Questa parola è “Klopstock”.

Ciò mi ha sempre fatto ridere.

Nessuno potrà più dire “Klopstock” senza commuoversi.
Provateci. Klopstock. Klopstock. Vedete?
È un riso da scimmia, perché in effetti la situazione può suscitare ilarità soltanto se non si conosce il celebre lirico Friedrich Gottlieb Klopstock; se non si ha la minima idea della poesia a cui sta pensando Lotte in quel momento. Probabilmente fa ancora più ridere se addirittura non so una sillaba di tedesco: se per me è solo un accrocchio di sillabe che gridano “invadiamo la Polonia” anche quando vorrebbero parlare d’amore.

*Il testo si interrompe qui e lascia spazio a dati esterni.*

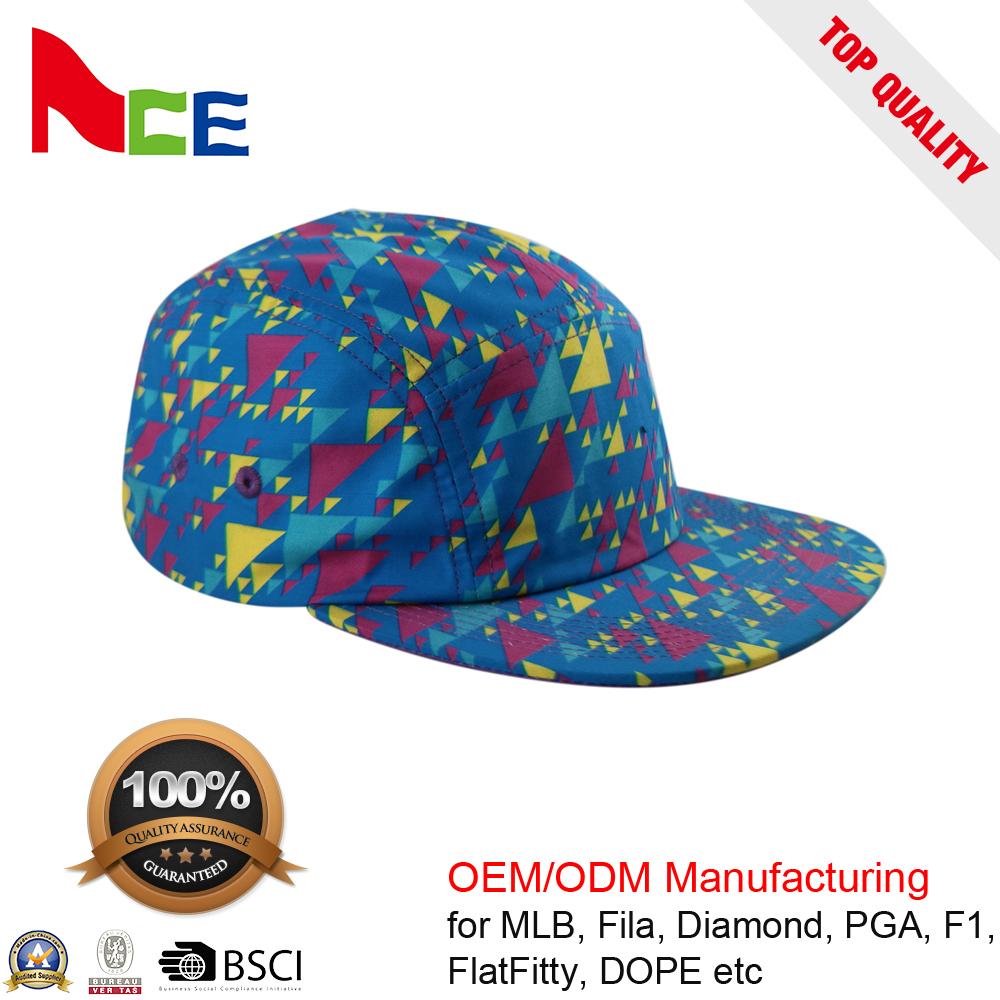 42e2051d6d8c7 China Printed 5 Panel Hat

Quindi, nel momento in cui Werther s’innamora, tu ridacchi, ah ah ah ah, che ha detto? No, ma sul serio, come ci si fa ad innamorare ascoltando il suono “Klopstock?” Capirei Lessing, Novalis, persino Heine ha ancora qualcosa di languido, ma Klopstock sembra una marca di ciabatte.

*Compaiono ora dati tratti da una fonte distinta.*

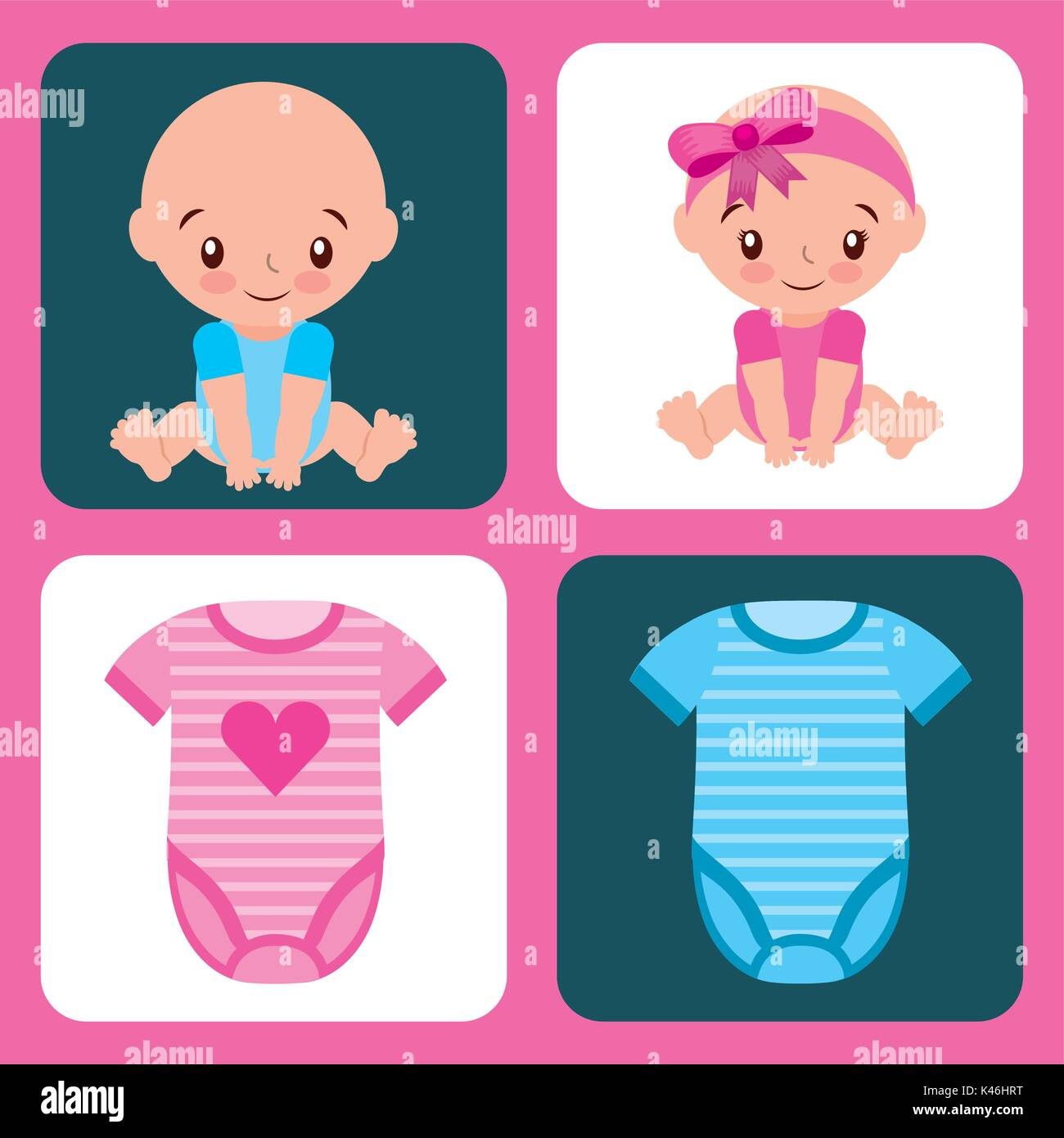 80ae91c08 cute set for baby shower girl and boy clothes Stock Vector Art ...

Werther invece si innamora, perché ha colto il riferimento. Conosce Klopstock, ha indovinato l'”ode sublime” che Lotte ha in mente. Questo era il significato di “Klopstock” sulle labbra di Lotte, ma nelle orecchie di Werther ha già assunto un significato diverso. Significa: “ode sublime che io so che tu sai”. Significa già “Affinità elettive”. C’è qualcosa tra di noi che la rigida compartimentazione sociale della società tedesca prenapoleonica non potrà toglierci, nemmeno quando per darmi un tono mi farò prestare [SPOILER] le pistole da tuo marito e mi ci bucherò le cervella [/SPOILER]. Nel giro di pochi secondi la parola ha assunto un significato così personale che Werther vorrebbe ritirarla dalla lingua tedesca. “Nobile poeta, se tu avessi potuto vedere in quello sguardo la tua apoteosi! e se io potessi ora non sentir più pronunciare il tuo nome così spesso profanato”.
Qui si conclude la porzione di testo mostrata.